▶ **Passage given**:
▶

Welcome to Cloudy Nights.

 

I certainly agree with your placing collimation tools as #1 priority. But the moon filter, not s'much. I've had several and they all just degrade the image IMO. If you were anywhere around here, I could give you a couple. A healthy eye is capable of dealing with the brightness of even a full moon produced by much larger than 200mm apertures. Plan your lunar observing for session end or before a break and you'll maximize available image quality and never compromise any other observation or your time. Barlow? They're specialized tools not every kit needs. Just know why you're adding one if you do. If you go w/a solar filter I recommend you read the Baader Astrosolar film website and follow their very fine instructions for building a housing for their film to come away with top quality white light filter for $10 - 20. I did and it's good.

◀

▶ **Records supplied**:

▶

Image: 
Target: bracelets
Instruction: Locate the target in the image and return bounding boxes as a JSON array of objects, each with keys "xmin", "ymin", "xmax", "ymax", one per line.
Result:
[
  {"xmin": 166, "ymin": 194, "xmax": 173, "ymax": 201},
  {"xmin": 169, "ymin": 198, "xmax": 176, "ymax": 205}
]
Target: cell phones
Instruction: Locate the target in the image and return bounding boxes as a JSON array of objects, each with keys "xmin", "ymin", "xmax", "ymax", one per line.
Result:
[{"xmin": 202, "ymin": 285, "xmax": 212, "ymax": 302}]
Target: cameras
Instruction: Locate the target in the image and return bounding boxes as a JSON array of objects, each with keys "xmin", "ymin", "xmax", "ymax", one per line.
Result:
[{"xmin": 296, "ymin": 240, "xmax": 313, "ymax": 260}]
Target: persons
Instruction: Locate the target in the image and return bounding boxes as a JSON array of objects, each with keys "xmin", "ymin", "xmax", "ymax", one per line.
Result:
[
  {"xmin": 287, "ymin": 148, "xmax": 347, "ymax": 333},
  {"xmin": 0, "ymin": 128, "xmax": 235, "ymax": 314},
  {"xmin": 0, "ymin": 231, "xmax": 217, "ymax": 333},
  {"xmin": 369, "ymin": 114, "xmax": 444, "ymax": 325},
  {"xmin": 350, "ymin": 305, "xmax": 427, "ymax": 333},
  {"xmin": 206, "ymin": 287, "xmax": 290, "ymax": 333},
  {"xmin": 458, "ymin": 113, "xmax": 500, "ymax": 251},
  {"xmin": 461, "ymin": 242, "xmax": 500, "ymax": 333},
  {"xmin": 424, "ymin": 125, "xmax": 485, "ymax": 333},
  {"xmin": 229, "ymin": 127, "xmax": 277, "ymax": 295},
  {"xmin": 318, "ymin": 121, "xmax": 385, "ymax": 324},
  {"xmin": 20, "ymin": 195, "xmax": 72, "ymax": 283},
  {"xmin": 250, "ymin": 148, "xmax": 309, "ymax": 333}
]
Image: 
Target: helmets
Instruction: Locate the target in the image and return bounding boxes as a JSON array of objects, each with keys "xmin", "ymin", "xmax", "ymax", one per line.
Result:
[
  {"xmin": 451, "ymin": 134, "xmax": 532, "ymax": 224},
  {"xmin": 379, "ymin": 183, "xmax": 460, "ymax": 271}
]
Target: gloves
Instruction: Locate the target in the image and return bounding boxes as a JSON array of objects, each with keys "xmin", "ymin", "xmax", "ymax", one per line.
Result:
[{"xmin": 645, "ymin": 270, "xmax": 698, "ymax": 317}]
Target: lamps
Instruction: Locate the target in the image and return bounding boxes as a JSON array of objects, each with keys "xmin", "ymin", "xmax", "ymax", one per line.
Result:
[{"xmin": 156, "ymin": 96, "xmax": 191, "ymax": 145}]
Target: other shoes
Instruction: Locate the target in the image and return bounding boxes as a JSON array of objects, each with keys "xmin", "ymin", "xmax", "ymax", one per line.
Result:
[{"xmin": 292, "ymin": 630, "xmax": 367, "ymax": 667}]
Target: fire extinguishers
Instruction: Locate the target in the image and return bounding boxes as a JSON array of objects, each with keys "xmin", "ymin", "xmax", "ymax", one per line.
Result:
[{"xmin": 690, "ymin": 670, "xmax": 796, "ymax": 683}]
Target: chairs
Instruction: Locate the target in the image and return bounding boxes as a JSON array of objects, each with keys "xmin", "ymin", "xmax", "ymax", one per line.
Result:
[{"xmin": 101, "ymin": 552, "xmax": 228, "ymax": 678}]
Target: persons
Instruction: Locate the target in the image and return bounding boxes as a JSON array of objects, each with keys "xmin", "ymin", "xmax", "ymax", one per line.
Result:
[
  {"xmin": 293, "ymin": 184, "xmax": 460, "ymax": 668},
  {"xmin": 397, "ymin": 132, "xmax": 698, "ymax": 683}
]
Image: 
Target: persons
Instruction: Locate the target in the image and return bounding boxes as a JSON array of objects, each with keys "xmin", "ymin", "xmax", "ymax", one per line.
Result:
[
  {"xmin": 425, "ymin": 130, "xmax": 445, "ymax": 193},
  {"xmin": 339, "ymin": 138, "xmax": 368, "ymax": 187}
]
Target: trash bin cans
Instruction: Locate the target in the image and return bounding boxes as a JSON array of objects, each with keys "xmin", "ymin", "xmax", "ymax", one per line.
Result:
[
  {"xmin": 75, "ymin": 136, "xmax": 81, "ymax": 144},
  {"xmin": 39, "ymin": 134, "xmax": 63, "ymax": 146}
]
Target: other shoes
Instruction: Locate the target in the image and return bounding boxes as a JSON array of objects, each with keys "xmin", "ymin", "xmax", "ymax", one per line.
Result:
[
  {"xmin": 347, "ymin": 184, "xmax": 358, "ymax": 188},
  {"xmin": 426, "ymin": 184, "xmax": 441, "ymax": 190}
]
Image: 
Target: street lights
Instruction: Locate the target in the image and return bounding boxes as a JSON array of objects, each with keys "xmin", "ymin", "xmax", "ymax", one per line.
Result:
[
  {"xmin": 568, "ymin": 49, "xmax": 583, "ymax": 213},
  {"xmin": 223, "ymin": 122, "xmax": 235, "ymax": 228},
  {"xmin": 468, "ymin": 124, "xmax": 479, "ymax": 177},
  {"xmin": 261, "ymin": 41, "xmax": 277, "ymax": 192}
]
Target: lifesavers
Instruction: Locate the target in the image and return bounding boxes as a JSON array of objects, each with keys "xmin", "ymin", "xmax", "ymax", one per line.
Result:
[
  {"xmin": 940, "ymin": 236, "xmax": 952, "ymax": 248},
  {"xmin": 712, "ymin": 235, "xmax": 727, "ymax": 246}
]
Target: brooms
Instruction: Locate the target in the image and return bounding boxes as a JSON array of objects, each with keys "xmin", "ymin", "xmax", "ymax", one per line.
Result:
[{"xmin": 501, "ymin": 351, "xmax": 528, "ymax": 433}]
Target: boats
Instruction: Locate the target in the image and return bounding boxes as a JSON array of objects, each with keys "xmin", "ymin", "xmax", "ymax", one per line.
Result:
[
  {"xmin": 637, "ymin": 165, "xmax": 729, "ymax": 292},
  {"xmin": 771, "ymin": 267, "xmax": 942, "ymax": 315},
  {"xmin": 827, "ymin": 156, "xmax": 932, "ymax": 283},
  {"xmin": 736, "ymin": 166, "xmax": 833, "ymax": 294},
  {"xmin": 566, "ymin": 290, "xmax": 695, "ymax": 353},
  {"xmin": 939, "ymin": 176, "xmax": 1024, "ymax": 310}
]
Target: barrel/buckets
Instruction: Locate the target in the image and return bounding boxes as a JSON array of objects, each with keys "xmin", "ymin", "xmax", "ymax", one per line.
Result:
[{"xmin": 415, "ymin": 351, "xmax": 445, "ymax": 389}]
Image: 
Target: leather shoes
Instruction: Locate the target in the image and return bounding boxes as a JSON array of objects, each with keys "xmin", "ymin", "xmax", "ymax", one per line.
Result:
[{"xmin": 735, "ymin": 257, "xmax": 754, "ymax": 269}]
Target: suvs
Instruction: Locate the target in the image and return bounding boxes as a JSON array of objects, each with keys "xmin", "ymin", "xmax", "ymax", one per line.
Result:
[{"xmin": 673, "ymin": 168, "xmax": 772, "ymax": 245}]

◀

▶ **Objective 1**: In the telescope accessories post, what does the writer say is the cost of a white light filter built with Baader Astrosolar film?
▶ **Objective 2**: Pick up the telescope accessories post after its last sentence and carry it on.
The items play no part in what is asked here.

▶ **Right answer 1**: $10 - 20.

▶ **Right answer 2**:
The single advantage 2" eyepieces bring is the potential for a wider field. The 2" barrel can hold a larger field stop than a 1.25" barrel. A 1.25" eyepiece kit can be a top quality set.

+1

 

Collimation tools are almost necessary for Newtonian owners.  You can collimate without tools (at least some people can), but tools make it so much easier.  I prefer to use a laser with the Newtonians I have.  They make the initial alignment very fast and easy.  I then fine tune collimation by looking at a slightly defocused star image in an eye piece.  You probably got a "collimation cap" with your scope and you can use that to verify your secondary mirror is correctly centered relative to your focuser.  That is an adjustment a laser does not help with.

 

Moon filter: I've had both 13% and variable and don't use either anymore for the reasons havasman lists.

 

Barlow: if you're going to try one now is the time before you have a big eye piece collection.  The biggest advantage to a Barlow is being able to use the same eye piece(s) to produce different magnifications.  If eye relief is important to you, a Barlow can help there as well be enabling you to use long focal length eye pieces with large eye relief with the Barlow to get higher magnifications and maintain eye relief.  If you get a big collection of eye pieces first, you may find the Barlow going unused.

 

Solar filter: that is up to you.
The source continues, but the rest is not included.